Miami’s 6.2 million metropolitan area population, giving the Marlins baseball’s 10th largest potential fan base, stands in defiance of those attendance numbers. The explanation is probably partly cultural and partly performance-related.

The performance aspect – fans follow a winner – is only partly illustratable by looking at the records of Miami entries in other team sports. The NFL Dolphins, 5-11, ranked 22nd among 30 NFL teams in home attendance this past season. The NBA’s Heat, with a 31-13 record to date, ranks fourth among the Association’s 30 clubs.

But the NHL’s Panthers stand just 29th in per-game attendance among that league’s 32 teams despite having a 28-16 record. That raises the cultural aspect: Hockey probably isn’t a big deal in Miami.

The problem is that baseball, with its large Cuban immigrant population, ought to be hugely popular in Miami. With powerful development programs throughout Latin America and especially in Cuba, the city is a latent hotbed of interest. And that gets any analysis back to the performance component.

Hill’s work as GM/president appears to have only exacerbated the chronic problems. Across nine seasons covering two terms in that office, his cumulative personnel moves – based on Wins Above Average* — have created -62.6 games of impact on Miami’s talent base. That’s an average of nearly a 7.0 game decline per season. In only one of those nine seasons has Hill measurably improved the talent base.

Certainly, the financial realities governing maintenance of a team in Miami play a role, How else does one explain the trades of Giancarlo Stanton, Christian Yelich and Marcel Ozuna? The problem is that the Miami Marlins have also failed to effectively explore alternatives, such as growing their own talent. Since Hill’s arrival, the Marlins’ system has produced 15.3 games of talent for the franchise based on WAA, the quartet of Stanton, Yelich, Ozuna and Alex Fernandez having generated 32.1 games of that 15.3.
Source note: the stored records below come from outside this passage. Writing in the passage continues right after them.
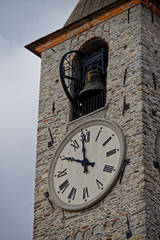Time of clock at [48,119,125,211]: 9:58
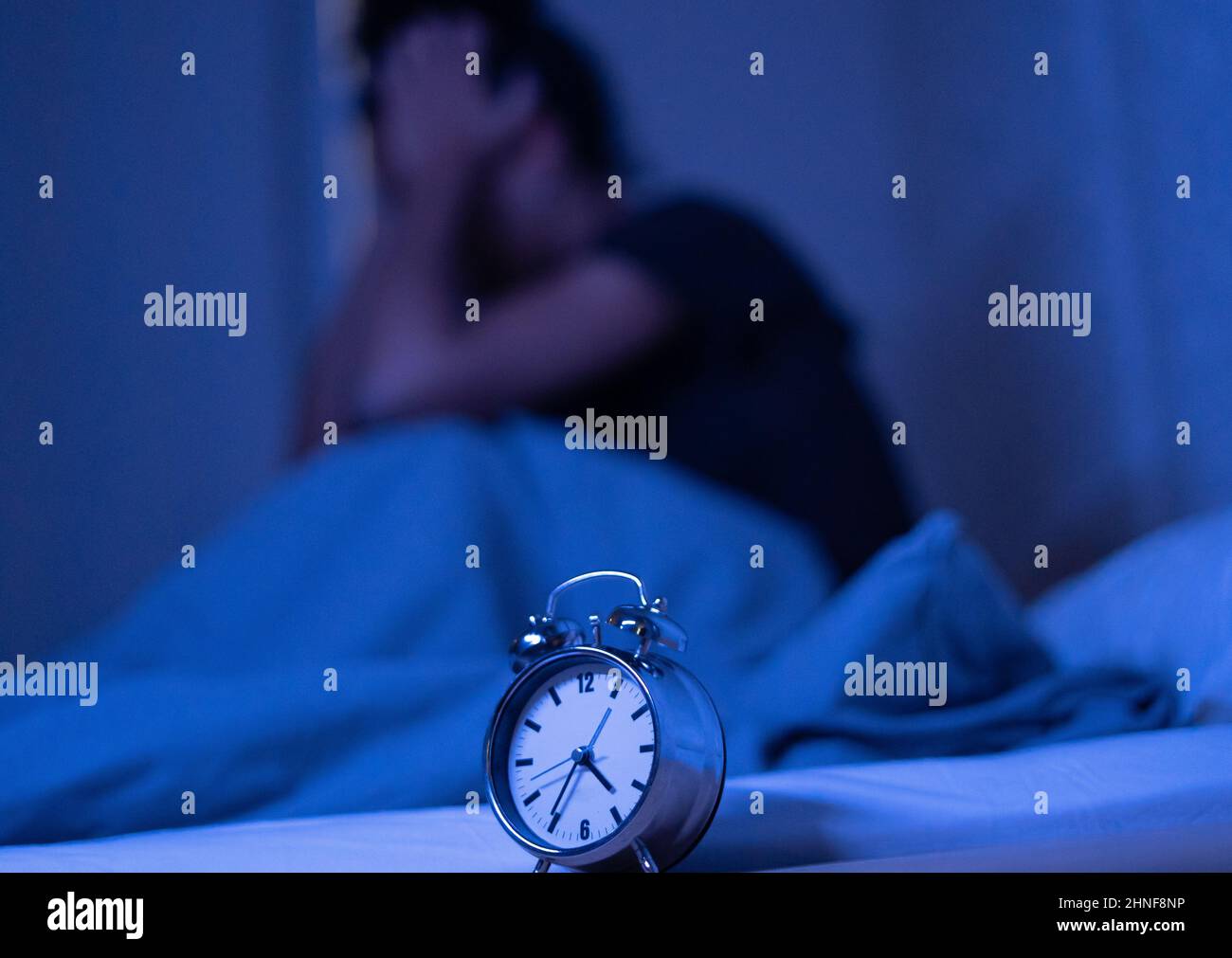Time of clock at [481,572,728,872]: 4:35
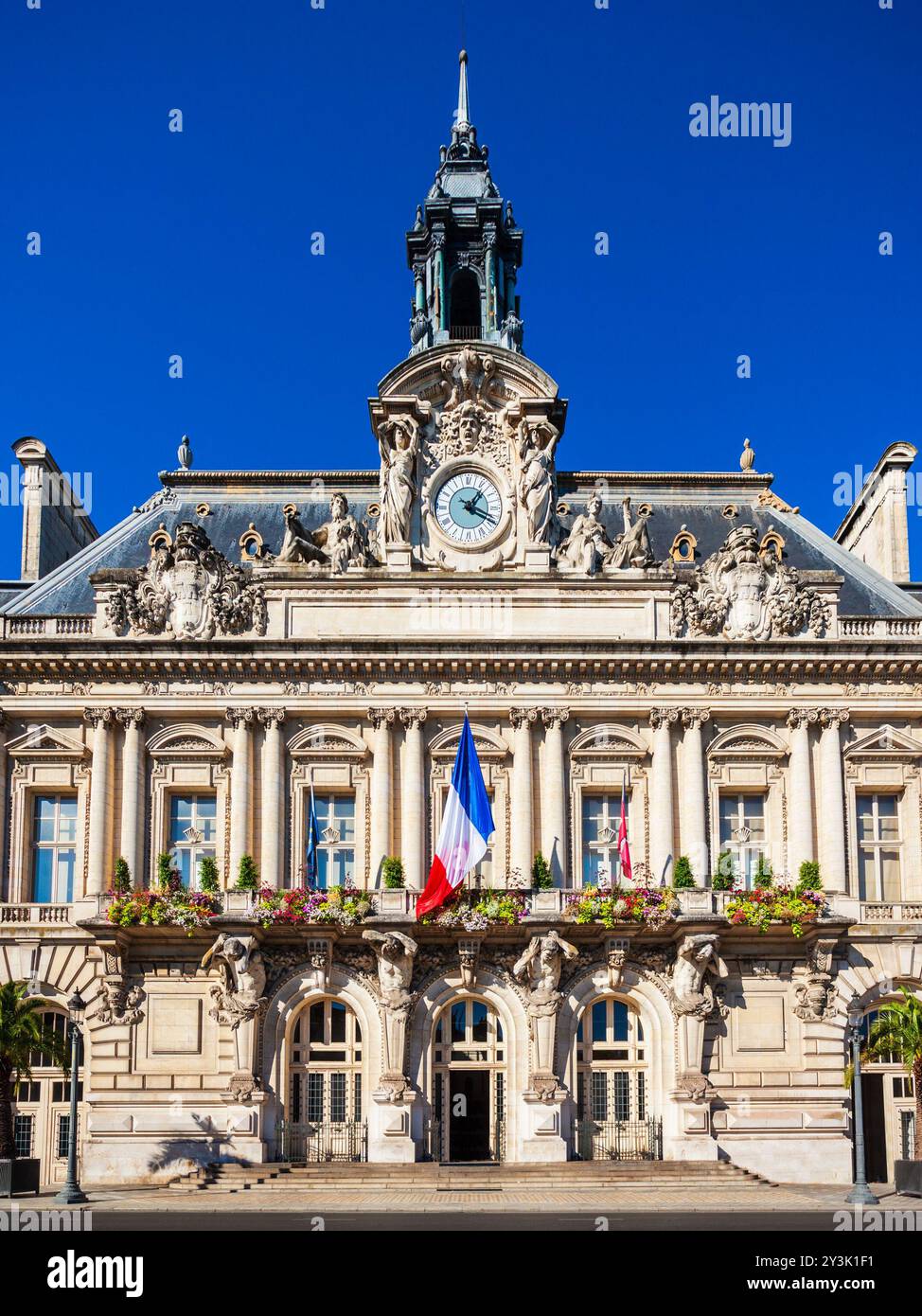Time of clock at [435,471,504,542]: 1:19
To put it another way, aside from those four the contribution of every player brought to the team under Hill’s direction amounts to -16.8 games.

Related Story. Miami Marlins add switch-pitcher Pat Venditte. light

*This calculation is obtained by determining the net impact of all player transactions on team performance for the season(s) in question. Wins Above Average is a zero-based offshoot of Wins Above Replacement; thus, the final figure suggests the degree of positive or negative movement in the standings attributable to front office moves.